Son premier film, PYOTR495 (2016), un court métrage primé sur un adolescent russe gai qui se venge d’un duo d’agresseurs homophobes, a révélé un talent aiguisé pour raconter habilement des histoires. Le vidéoclip qu’il a réalisé pour la chanson d’amour «Hope to Die» du chanteur country queer Orville Peck a plutôt mis en lumière son regard poétique. À présent, il plonge dans l’univers de l’humour noir en réalisant les six épisodes de la comédie décalée I Hate People, People Hate Me.

Avec une sortie prévue cet automne sur la plateforme CBC Gem, la websérie a été créée par l’humoriste Bobbi Summers, qui joue aussi le personnage principal Jovi, qui, aux côtés de sa meilleure amie Tabitha (Lily Kazimiera), peine à trouver sa place dans la communauté queer. Intelligente, légèrement poignante et résolument drôle, cette émission incarne bien le type de projet que le FMC est fier de soutenir. Nous avons pris des nouvelles de Blake Mawson, qui, de chez lui à Toronto, nous a parlé de la nouvelle série, de son parcours vers la réalisation et de son amour de l’horreur. 

Blake Mawson

Q : Comment décririez-vous I Hate People, People Hate Me?

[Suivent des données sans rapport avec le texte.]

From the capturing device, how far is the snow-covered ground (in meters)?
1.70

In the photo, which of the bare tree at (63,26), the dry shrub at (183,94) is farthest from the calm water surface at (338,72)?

R : Jovi (Bobbi Summers) et Tabitha (Lily Kazimiera) sont des meilleurs amis qui sont des marginaux au sein de leur propre communauté queer. Ils ne sont pas vraiment valorisés dans la communauté LGBTQ+ et, par conséquent, sont très désabusés et pessimistes quant à la façon dont ils sont traités et ignorés, alors que tout le monde autour d’eux semble s’épanouir. Mais ils ne s’aident pas beaucoup non plus, leur attitude blasée ne les aide pas à progresser.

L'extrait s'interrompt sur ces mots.